Task description: Write out every line of the listing below without any changes, but omit the pictures.

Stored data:

__________________________________________________

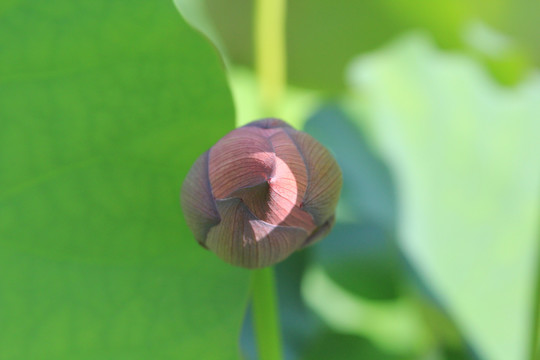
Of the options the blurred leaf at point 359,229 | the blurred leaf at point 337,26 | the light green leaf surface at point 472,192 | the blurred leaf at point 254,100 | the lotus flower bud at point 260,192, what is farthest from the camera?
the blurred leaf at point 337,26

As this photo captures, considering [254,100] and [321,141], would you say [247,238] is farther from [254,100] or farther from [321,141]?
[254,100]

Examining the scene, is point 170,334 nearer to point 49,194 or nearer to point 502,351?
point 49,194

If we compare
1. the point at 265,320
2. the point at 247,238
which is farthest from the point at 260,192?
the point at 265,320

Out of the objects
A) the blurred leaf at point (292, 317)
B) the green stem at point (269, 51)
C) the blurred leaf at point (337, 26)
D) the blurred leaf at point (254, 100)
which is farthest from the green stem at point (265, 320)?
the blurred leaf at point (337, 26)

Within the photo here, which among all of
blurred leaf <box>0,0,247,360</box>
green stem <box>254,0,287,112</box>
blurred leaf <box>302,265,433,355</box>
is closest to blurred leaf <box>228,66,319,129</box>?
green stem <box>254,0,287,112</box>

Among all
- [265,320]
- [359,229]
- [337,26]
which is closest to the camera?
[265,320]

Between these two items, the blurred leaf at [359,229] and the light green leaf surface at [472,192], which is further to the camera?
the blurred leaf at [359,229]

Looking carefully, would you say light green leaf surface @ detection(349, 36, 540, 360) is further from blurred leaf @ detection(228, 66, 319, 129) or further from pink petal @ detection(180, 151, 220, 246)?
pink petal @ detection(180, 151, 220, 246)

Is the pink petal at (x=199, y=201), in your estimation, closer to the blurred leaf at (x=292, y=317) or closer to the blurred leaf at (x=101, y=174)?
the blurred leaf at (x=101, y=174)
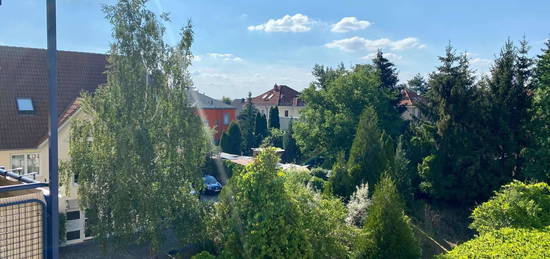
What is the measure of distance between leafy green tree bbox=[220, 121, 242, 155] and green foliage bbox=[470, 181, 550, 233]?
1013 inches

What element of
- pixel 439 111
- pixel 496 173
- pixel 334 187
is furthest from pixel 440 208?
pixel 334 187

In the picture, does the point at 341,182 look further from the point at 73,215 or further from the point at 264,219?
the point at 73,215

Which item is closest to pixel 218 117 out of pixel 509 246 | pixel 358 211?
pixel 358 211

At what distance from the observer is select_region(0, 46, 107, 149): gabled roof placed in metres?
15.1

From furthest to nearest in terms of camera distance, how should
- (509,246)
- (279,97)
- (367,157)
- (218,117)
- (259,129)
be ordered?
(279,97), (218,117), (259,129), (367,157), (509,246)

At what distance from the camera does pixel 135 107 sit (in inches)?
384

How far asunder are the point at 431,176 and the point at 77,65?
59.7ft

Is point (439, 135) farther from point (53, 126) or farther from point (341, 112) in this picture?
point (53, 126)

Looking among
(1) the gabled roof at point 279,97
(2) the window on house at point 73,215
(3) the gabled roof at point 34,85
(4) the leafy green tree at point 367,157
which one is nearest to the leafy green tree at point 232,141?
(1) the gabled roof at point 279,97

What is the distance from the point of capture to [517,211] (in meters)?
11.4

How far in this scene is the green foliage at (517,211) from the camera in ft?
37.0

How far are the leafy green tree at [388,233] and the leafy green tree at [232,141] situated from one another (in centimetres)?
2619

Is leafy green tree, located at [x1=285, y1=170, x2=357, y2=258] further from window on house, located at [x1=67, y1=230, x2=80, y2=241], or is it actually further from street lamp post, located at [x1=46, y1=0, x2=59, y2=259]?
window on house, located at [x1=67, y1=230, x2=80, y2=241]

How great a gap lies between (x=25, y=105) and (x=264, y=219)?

__________________________________________________

Completed exercise:
Of the options the blurred leaf at point 359,229 | the blurred leaf at point 337,26 | the light green leaf surface at point 472,192 | the blurred leaf at point 254,100 | the lotus flower bud at point 260,192, what is farthest from the camera?
the blurred leaf at point 337,26

As this photo captures, considering [254,100] and [321,141], would you say [247,238] is farther from [254,100] or farther from [321,141]?
[254,100]

Examining the scene, is point 170,334 nearer to point 49,194 or nearer to point 502,351?
point 49,194

If we compare
1. the point at 265,320
2. the point at 247,238
which is farthest from the point at 260,192?
the point at 265,320

Out of the objects
A) the blurred leaf at point (292, 317)
B) the green stem at point (269, 51)
C) the blurred leaf at point (337, 26)
D) the blurred leaf at point (254, 100)
which is farthest from the green stem at point (265, 320)?
the blurred leaf at point (337, 26)

Within the photo here, which among all of
blurred leaf <box>0,0,247,360</box>
green stem <box>254,0,287,112</box>
blurred leaf <box>302,265,433,355</box>
is closest to blurred leaf <box>228,66,319,129</box>?
green stem <box>254,0,287,112</box>

Among all
- [265,320]
- [359,229]
- [337,26]
which is closest to the camera?
[265,320]

Between these two items, the blurred leaf at [359,229] and the light green leaf surface at [472,192], which is further to the camera?
the blurred leaf at [359,229]

Looking carefully, would you say light green leaf surface @ detection(349, 36, 540, 360) is further from blurred leaf @ detection(228, 66, 319, 129) or further from pink petal @ detection(180, 151, 220, 246)?
pink petal @ detection(180, 151, 220, 246)

Is the pink petal at (x=199, y=201), in your estimation, closer to the blurred leaf at (x=292, y=317) or closer to the blurred leaf at (x=101, y=174)?
the blurred leaf at (x=101, y=174)
What is the measure of distance between leafy green tree bbox=[220, 121, 242, 155] and green foliage bbox=[470, 181, 550, 233]?
1013 inches

What element of
- pixel 439 111
- pixel 496 173
- pixel 334 187
is furthest from pixel 440 208?
pixel 334 187

In the picture, does the point at 341,182 look further from the point at 73,215 or further from the point at 264,219?
the point at 73,215

Which item is closest to pixel 218 117 out of pixel 509 246 | pixel 358 211?
pixel 358 211

At what distance from the observer is select_region(0, 46, 107, 149): gabled roof placed in metres?
15.1

From furthest to nearest in terms of camera distance, how should
- (509,246)
- (279,97)
- (367,157)
- (218,117)
- (259,129)
be ordered?
(279,97), (218,117), (259,129), (367,157), (509,246)

At what distance from the camera does pixel 135 107 sit (in inches)?
384

How far asunder are the point at 431,176 and the point at 77,65?
59.7ft

Is point (439, 135) farther from point (53, 126) or farther from point (341, 112) in this picture?
point (53, 126)

Looking among
(1) the gabled roof at point 279,97
(2) the window on house at point 73,215
(3) the gabled roof at point 34,85
(4) the leafy green tree at point 367,157
which one is nearest to the leafy green tree at point 232,141?
(1) the gabled roof at point 279,97

What is the distance from the point of capture to [517,211] (in meters)?
11.4

How far in this scene is the green foliage at (517,211) from the camera in ft?
37.0

How far are the leafy green tree at [388,233] and the leafy green tree at [232,141] situated from one another (in centimetres)?
2619

Is leafy green tree, located at [x1=285, y1=170, x2=357, y2=258] further from window on house, located at [x1=67, y1=230, x2=80, y2=241], or is it actually further from street lamp post, located at [x1=46, y1=0, x2=59, y2=259]?
window on house, located at [x1=67, y1=230, x2=80, y2=241]

How great a gap lies between (x=25, y=105) and (x=264, y=219)?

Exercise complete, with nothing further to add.